Researchers have found a link between a type of leukemia and Vietnam soldiers exposed to herbicides like Agent Orange, prompting the Veterans Affairs Department to announce it will extend benefits to veterans with the illness.
The veterans diagnosed with chronic lymphocytic leukemia, or CLL, would start receiving improved benefits, such as disability compensation and priority health care services, in about a year, Secretary Anthony Principi said Thursday.
"It's sad that we have to presume service connection, because we know that (veterans) have cancer that may have been caused by their battlefield service. But it's the right thing to do," Principi said.
Veterans Affairs expects to find about 500 new cases of CLL a year among Vietnam veterans, said spokesman Phil Budahn. About 2.6 million people served in Vietnam during the war and most are still alive.
There are 10,000 Vietnam veterans receiving disability pay for other illnesses related to exposure to Agent Orange and other herbicides used during the war, Veterans Affairs said.
The Institute of Medicine, which re-examined past research on cancer rates in agricultural workers and farm community residents, announced Thursday that it had found the link between the form of leukemia and Vietnam herbicides.
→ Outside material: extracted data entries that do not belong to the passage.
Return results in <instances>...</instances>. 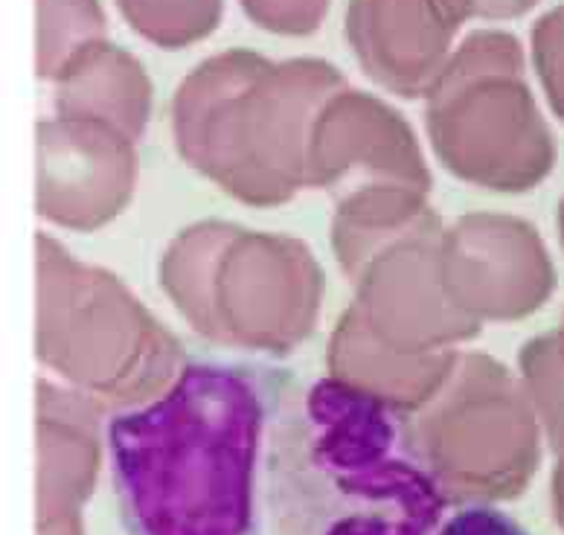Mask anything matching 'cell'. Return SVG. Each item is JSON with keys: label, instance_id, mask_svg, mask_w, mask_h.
<instances>
[{"label": "cell", "instance_id": "1", "mask_svg": "<svg viewBox=\"0 0 564 535\" xmlns=\"http://www.w3.org/2000/svg\"><path fill=\"white\" fill-rule=\"evenodd\" d=\"M294 375L257 361H189L152 405L108 422L129 535H262L271 430Z\"/></svg>", "mask_w": 564, "mask_h": 535}, {"label": "cell", "instance_id": "2", "mask_svg": "<svg viewBox=\"0 0 564 535\" xmlns=\"http://www.w3.org/2000/svg\"><path fill=\"white\" fill-rule=\"evenodd\" d=\"M448 492L408 416L338 379L291 384L265 469L274 535H434Z\"/></svg>", "mask_w": 564, "mask_h": 535}, {"label": "cell", "instance_id": "3", "mask_svg": "<svg viewBox=\"0 0 564 535\" xmlns=\"http://www.w3.org/2000/svg\"><path fill=\"white\" fill-rule=\"evenodd\" d=\"M440 535H530L518 521L503 515L500 510H489V506H468V510L457 512Z\"/></svg>", "mask_w": 564, "mask_h": 535}, {"label": "cell", "instance_id": "4", "mask_svg": "<svg viewBox=\"0 0 564 535\" xmlns=\"http://www.w3.org/2000/svg\"><path fill=\"white\" fill-rule=\"evenodd\" d=\"M131 7L145 12V15H158L154 26L161 33H175V12H193V9H202L204 0H131Z\"/></svg>", "mask_w": 564, "mask_h": 535}, {"label": "cell", "instance_id": "5", "mask_svg": "<svg viewBox=\"0 0 564 535\" xmlns=\"http://www.w3.org/2000/svg\"><path fill=\"white\" fill-rule=\"evenodd\" d=\"M257 9H276V12H291V9H308L312 7V0H253Z\"/></svg>", "mask_w": 564, "mask_h": 535}]
</instances>
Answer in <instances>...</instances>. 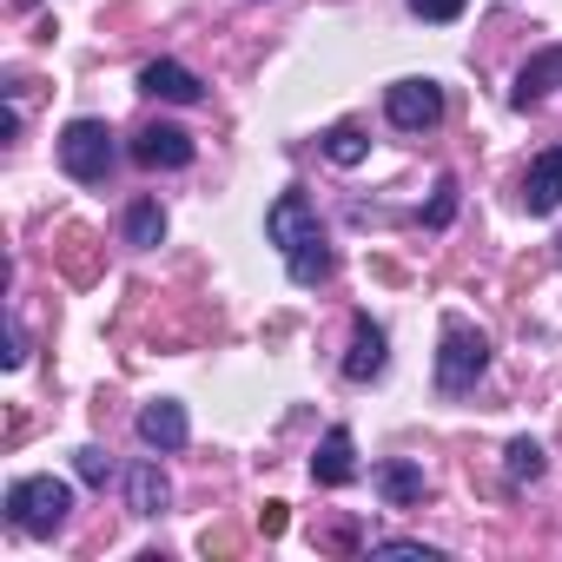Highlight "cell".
Masks as SVG:
<instances>
[{
    "instance_id": "15",
    "label": "cell",
    "mask_w": 562,
    "mask_h": 562,
    "mask_svg": "<svg viewBox=\"0 0 562 562\" xmlns=\"http://www.w3.org/2000/svg\"><path fill=\"white\" fill-rule=\"evenodd\" d=\"M159 238H166V212H159V199H133V205H126V245L153 251Z\"/></svg>"
},
{
    "instance_id": "9",
    "label": "cell",
    "mask_w": 562,
    "mask_h": 562,
    "mask_svg": "<svg viewBox=\"0 0 562 562\" xmlns=\"http://www.w3.org/2000/svg\"><path fill=\"white\" fill-rule=\"evenodd\" d=\"M139 87H146L153 100H172V106H199V100H205V80H199L192 67H179V60H153V67L139 74Z\"/></svg>"
},
{
    "instance_id": "17",
    "label": "cell",
    "mask_w": 562,
    "mask_h": 562,
    "mask_svg": "<svg viewBox=\"0 0 562 562\" xmlns=\"http://www.w3.org/2000/svg\"><path fill=\"white\" fill-rule=\"evenodd\" d=\"M503 470H509V483H536V476H542V443H536V437H516V443L503 450Z\"/></svg>"
},
{
    "instance_id": "7",
    "label": "cell",
    "mask_w": 562,
    "mask_h": 562,
    "mask_svg": "<svg viewBox=\"0 0 562 562\" xmlns=\"http://www.w3.org/2000/svg\"><path fill=\"white\" fill-rule=\"evenodd\" d=\"M522 205H529L536 218H549V212L562 205V146H549V153L529 159V172H522Z\"/></svg>"
},
{
    "instance_id": "1",
    "label": "cell",
    "mask_w": 562,
    "mask_h": 562,
    "mask_svg": "<svg viewBox=\"0 0 562 562\" xmlns=\"http://www.w3.org/2000/svg\"><path fill=\"white\" fill-rule=\"evenodd\" d=\"M265 232H271L278 251H285L292 285H325L331 278V245H325V225H318L305 192H278L271 212H265Z\"/></svg>"
},
{
    "instance_id": "4",
    "label": "cell",
    "mask_w": 562,
    "mask_h": 562,
    "mask_svg": "<svg viewBox=\"0 0 562 562\" xmlns=\"http://www.w3.org/2000/svg\"><path fill=\"white\" fill-rule=\"evenodd\" d=\"M113 133H106V120H67V133H60V166H67V179H80V186H106L113 179Z\"/></svg>"
},
{
    "instance_id": "20",
    "label": "cell",
    "mask_w": 562,
    "mask_h": 562,
    "mask_svg": "<svg viewBox=\"0 0 562 562\" xmlns=\"http://www.w3.org/2000/svg\"><path fill=\"white\" fill-rule=\"evenodd\" d=\"M463 8H470V0H411V14H417V21H457Z\"/></svg>"
},
{
    "instance_id": "8",
    "label": "cell",
    "mask_w": 562,
    "mask_h": 562,
    "mask_svg": "<svg viewBox=\"0 0 562 562\" xmlns=\"http://www.w3.org/2000/svg\"><path fill=\"white\" fill-rule=\"evenodd\" d=\"M562 87V47H542L536 60H522V74H516V87H509V106H542L549 93Z\"/></svg>"
},
{
    "instance_id": "11",
    "label": "cell",
    "mask_w": 562,
    "mask_h": 562,
    "mask_svg": "<svg viewBox=\"0 0 562 562\" xmlns=\"http://www.w3.org/2000/svg\"><path fill=\"white\" fill-rule=\"evenodd\" d=\"M378 371H384V331L358 312V325H351V351H345V378H351V384H371Z\"/></svg>"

"It's just one more indication that service on the battlefield exposes men and women to dangers beyond bullets, shrapnel and missiles," said Principi, who requested the review. "Environmental hazards are as worrisome and deadly as some of the more common forms of battlefield injury."
U.S. troops sprayed 20 million gallons of Agent Orange and other herbicides over parts of South Vietnam and Cambodia in the 1960s and '70s to clear dense jungle. Some veterans reported a variety of health problems shortly after returning from the war.
Some forms of cancer, Type 2 diabetes and birth defects in veterans' children already are considered associated with herbicide exposures during the war. But it has been difficult to research the problem because no one knows how much chemicals troops were exposed to, the Institute of Medicine said.
"For more than two decades we've had many complaints from Vietnam veterans about serious problems from Agent Orange exposure and it's taken a long time to have sufficient proof to satisfy the VA and now we have it," said Sen. Arlen Specter, R-Pa, Senate Veterans Affairs Committee chairman.
By connecting the defoliant and CLL, the Institute of Medicine altered its own previous finding that not enough scientific evidence existed to determine whether the two were associated. The institute is part of the National Academy of Sciences.
Previously, researchers lumped CLL with other forms of leukemia when looking at cancer rates among Vietnam veterans. But this time the scientists examined rates of CLL separately, said Dr. Paul Engstrom, a member of the review committee and a vice president with Fox Chase Cancer Center in Philadelphia.
The scientists said although CLL is a form of leukemia, it shares some similarities with Hodgkin's disease and non-Hodgkins lymphoma, two diseases that have long been known to be associated with exposures to the types of chemicals used in Agent Orange and other defoliants.
Although health care is available to nearly all veterans, Principi's decision means that veterans with CLL who were in Vietnam during the war will get disability compensation of about $2,300 a month, they won't have to pay copayments for health care to treat CLL and will have better access to the agencies' health services. Principi must draft rules and publish them in the Federal Register before the benefits can take effect.
Principi's decision to extend benefits pleased veterans groups who have continued to fight for research on the illnesses suffered by veterans exposed to the defoliants.
But Rick Wiedman, Vietnam Veterans of America government relations director, said the findings are incremental and large scale research should be funded to study problems in veterans."At the rate we are going, little by little bit, we are all going to be dead," Wiedman said.
In December 2001, Principi extended benefits to Gulf War veterans with Lou Gehrig's disease after preliminary studies showed they were nearly twice as likely to develop the illness as other military personnel.